> What is required
Rewrite the material starting at the line containing "In the frame" and ending at the line containing "What is the", putting "viewer" in place of "camera" and changing nothing else. Leave the pictures out of your answer.

> Source data
□ □ □

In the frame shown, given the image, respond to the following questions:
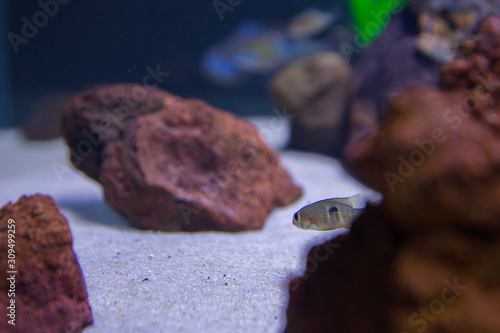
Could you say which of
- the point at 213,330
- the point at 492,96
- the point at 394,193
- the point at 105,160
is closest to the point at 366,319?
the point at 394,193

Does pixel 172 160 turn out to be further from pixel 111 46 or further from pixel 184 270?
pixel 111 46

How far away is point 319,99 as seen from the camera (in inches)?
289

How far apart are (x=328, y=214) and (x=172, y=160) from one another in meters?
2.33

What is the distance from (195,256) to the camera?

□ □ □

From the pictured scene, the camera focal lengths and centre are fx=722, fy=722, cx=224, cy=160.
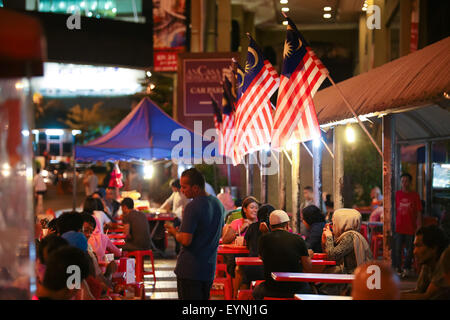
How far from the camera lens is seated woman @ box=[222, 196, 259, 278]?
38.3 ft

□ □ □

> Finished exercise
In the frame shown, given the image, respond to the following questions:
Could you say which of
- the point at 213,330
- the point at 492,96
- the point at 394,193
- the point at 105,160
is closest to the point at 366,319?
the point at 394,193

Does pixel 172 160 turn out to be further from pixel 111 46 or further from pixel 184 270?
pixel 111 46

How far away is point 319,99 as seen from the viewer (in inches)?
289

How far apart are (x=328, y=214) and (x=172, y=160) from one another in meters?
2.33

What is the distance from (195,256) to the viewer?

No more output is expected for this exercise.